===== Available data

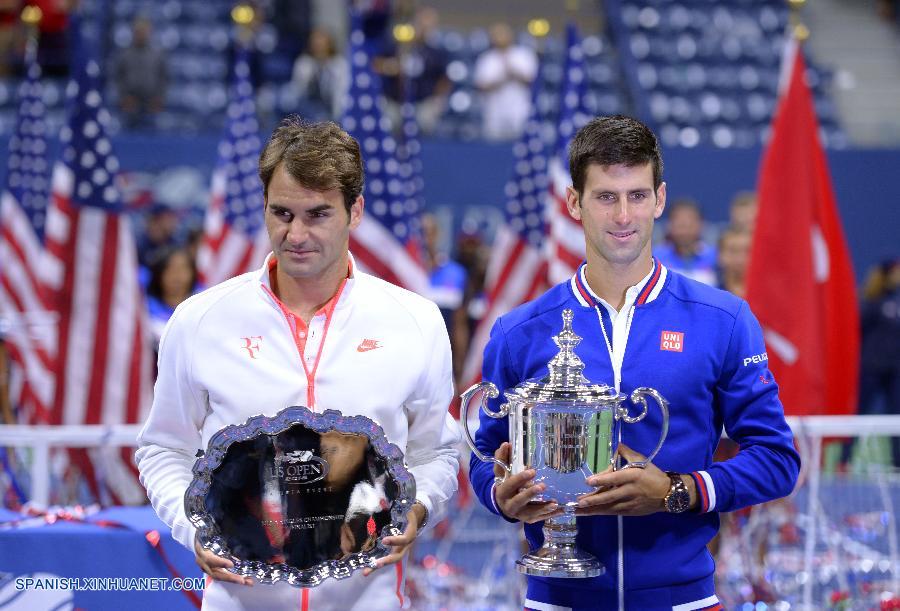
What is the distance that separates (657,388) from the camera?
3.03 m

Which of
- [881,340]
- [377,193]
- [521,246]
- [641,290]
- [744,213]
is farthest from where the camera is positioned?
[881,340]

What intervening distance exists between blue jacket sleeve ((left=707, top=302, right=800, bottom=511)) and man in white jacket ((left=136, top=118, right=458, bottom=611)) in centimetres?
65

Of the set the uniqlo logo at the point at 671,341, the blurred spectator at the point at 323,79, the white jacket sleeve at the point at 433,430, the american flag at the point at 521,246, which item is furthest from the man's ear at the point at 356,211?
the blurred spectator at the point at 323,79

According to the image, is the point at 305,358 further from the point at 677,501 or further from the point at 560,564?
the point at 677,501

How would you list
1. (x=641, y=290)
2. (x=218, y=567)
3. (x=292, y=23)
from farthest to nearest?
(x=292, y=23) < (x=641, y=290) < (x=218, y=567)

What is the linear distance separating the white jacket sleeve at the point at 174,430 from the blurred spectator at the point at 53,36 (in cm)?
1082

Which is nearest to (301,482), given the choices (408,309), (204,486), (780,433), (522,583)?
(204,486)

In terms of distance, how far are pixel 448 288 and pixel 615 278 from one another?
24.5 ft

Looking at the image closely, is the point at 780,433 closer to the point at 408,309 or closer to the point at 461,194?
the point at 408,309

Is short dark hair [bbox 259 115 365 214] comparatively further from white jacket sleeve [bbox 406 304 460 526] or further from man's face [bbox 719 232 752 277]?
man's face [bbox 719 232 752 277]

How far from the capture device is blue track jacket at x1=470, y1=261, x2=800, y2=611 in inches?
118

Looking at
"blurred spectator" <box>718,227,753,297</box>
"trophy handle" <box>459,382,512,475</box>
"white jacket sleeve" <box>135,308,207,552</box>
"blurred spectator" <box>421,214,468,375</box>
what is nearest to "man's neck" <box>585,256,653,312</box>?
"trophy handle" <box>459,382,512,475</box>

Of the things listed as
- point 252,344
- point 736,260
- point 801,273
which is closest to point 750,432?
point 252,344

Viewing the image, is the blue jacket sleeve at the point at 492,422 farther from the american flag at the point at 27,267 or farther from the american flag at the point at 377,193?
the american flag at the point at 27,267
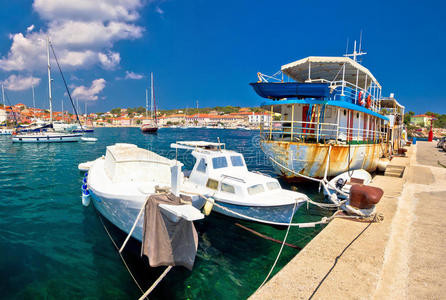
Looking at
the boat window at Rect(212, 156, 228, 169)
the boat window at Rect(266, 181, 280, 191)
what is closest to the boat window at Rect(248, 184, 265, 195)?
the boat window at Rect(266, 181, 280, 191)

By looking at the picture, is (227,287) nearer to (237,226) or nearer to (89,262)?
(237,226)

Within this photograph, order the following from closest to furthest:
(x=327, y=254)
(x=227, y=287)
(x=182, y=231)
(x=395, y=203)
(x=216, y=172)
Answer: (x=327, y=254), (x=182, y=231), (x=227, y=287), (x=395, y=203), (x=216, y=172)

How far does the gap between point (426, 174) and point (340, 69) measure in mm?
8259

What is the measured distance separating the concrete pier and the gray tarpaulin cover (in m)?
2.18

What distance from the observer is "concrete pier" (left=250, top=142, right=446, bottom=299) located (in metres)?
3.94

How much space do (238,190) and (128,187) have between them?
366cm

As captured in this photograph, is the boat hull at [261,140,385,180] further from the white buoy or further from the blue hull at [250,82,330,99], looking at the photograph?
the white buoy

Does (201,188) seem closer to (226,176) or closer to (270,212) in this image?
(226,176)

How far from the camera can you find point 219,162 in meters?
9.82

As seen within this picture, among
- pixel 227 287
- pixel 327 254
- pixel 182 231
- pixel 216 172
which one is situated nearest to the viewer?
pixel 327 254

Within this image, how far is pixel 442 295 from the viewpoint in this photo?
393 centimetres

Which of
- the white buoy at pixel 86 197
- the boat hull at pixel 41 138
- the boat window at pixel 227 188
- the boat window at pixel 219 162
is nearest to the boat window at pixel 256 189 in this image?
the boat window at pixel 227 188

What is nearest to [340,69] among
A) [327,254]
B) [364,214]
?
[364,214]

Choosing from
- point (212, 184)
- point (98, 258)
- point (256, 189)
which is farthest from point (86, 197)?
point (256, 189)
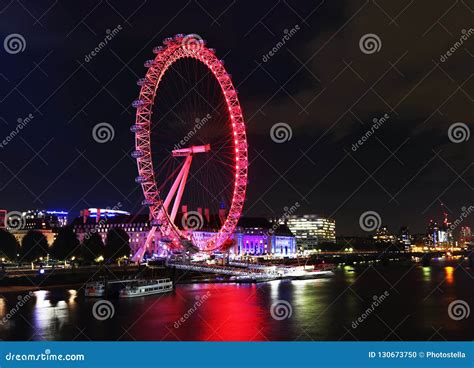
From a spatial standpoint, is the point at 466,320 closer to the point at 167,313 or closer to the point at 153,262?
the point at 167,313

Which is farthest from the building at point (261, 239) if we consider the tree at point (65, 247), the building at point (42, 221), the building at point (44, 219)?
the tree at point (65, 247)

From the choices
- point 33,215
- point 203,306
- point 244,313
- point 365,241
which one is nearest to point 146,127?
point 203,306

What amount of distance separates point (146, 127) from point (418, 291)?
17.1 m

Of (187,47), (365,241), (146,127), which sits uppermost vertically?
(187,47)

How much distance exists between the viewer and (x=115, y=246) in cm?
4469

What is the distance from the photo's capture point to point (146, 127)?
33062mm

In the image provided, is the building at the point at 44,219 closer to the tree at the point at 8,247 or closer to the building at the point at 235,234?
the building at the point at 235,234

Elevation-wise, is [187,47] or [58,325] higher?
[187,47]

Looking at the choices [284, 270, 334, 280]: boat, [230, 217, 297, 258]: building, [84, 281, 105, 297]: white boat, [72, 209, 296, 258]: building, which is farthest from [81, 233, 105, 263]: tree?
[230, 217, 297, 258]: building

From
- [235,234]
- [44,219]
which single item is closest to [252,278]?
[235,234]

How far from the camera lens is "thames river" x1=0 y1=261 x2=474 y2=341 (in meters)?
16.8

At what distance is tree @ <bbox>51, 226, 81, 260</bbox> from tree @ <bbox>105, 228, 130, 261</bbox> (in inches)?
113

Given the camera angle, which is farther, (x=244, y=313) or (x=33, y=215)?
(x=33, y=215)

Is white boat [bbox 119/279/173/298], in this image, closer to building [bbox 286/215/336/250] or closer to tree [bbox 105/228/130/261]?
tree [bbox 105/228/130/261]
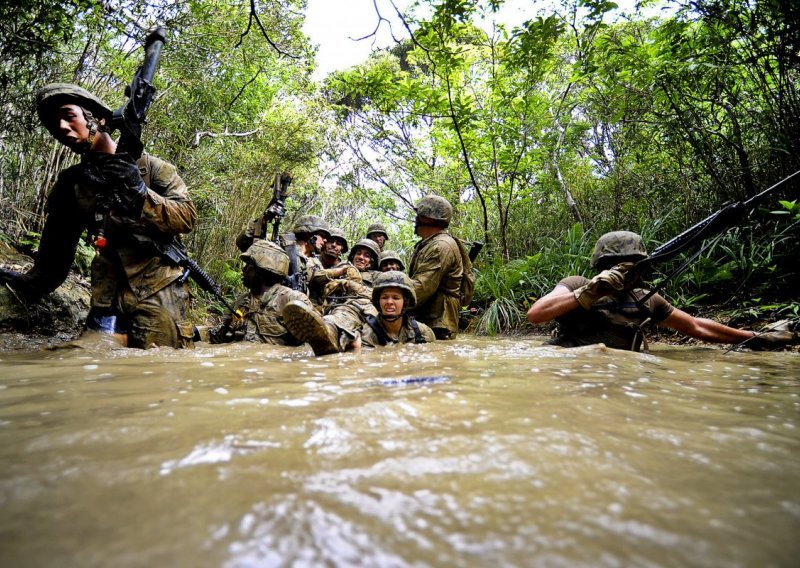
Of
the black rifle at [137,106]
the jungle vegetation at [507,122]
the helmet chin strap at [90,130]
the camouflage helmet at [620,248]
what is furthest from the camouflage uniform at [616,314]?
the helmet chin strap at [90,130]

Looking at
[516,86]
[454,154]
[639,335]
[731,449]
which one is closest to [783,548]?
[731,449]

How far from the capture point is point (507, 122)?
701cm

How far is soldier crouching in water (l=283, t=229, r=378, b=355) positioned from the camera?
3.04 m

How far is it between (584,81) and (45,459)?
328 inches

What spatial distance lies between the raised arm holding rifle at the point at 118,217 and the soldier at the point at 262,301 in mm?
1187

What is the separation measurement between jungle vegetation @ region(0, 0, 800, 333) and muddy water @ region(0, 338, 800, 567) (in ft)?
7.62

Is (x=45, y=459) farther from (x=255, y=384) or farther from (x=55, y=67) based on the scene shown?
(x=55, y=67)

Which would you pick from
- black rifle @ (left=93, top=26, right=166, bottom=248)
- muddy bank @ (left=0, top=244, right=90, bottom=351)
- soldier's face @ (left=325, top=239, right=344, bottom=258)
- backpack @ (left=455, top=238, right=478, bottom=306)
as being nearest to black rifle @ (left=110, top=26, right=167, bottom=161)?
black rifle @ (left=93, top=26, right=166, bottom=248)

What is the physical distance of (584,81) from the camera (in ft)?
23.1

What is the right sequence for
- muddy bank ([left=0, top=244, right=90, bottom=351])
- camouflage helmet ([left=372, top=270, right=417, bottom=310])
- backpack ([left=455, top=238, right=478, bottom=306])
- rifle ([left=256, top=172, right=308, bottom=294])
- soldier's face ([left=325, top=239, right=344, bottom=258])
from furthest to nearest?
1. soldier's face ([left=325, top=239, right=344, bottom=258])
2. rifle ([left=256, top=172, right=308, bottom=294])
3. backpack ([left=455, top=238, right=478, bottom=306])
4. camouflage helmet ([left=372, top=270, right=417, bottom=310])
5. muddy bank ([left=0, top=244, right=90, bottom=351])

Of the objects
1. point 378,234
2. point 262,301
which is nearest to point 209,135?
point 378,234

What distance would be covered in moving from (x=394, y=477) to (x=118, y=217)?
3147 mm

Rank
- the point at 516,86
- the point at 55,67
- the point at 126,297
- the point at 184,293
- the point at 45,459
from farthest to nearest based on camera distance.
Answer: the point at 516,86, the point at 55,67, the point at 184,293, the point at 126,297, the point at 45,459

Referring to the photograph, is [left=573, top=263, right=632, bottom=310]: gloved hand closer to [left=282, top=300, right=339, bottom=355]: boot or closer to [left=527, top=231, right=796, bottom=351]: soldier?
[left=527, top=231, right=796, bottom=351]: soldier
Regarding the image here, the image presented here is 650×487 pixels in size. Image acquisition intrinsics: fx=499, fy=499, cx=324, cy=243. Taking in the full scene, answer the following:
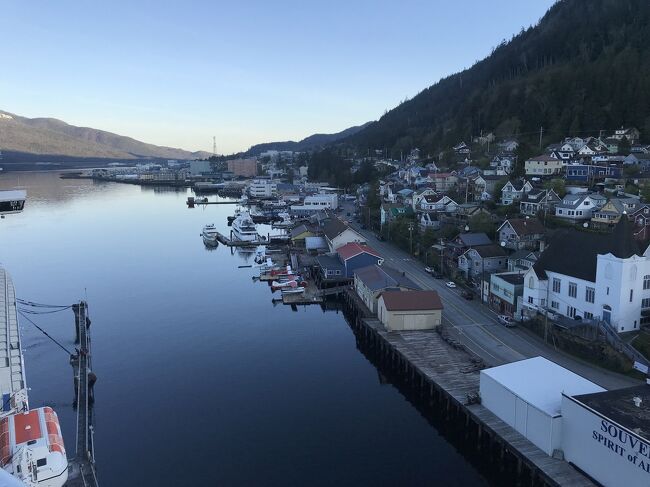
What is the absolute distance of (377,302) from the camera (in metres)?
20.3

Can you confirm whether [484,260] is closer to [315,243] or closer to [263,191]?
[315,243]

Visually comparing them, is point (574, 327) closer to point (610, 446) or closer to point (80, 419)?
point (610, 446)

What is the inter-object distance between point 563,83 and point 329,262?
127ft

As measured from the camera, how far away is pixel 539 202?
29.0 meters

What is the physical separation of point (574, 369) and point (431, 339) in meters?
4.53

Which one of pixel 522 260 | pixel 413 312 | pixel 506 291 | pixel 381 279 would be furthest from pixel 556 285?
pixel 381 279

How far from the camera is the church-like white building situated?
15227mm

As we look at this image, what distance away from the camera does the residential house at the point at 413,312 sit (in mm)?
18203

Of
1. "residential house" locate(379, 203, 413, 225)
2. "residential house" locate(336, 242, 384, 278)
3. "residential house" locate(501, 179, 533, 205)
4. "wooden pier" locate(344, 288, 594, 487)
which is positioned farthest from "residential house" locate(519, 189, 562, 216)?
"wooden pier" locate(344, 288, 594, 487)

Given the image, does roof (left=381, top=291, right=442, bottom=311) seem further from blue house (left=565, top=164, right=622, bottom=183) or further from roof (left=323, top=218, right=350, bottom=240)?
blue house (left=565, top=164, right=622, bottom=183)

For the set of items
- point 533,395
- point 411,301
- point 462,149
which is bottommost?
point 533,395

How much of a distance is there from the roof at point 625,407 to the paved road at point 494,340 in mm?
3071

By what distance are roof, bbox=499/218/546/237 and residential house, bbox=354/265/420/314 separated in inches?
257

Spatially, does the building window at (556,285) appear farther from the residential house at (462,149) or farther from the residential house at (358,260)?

==========

### Task prompt
Retype nothing except the lines from the line holding "Given the image, does" through the last line of the entries, both included.

### Solution for this task
Given the image, does roof (left=381, top=291, right=442, bottom=311) seem further from blue house (left=565, top=164, right=622, bottom=183) or further from roof (left=323, top=218, right=350, bottom=240)?
blue house (left=565, top=164, right=622, bottom=183)

For the set of items
- point 533,395
- point 411,301
- point 462,149
which is bottommost?
point 533,395

How much of a distance is there from the roof at point 625,407 to the paved road at point 494,340 in mm?
3071

By what distance are roof, bbox=499/218/546/237 and residential house, bbox=354/265/420/314 separated in inches?
257

Spatially, does the building window at (556,285) appear farther from the residential house at (462,149) or farther from the residential house at (358,260)?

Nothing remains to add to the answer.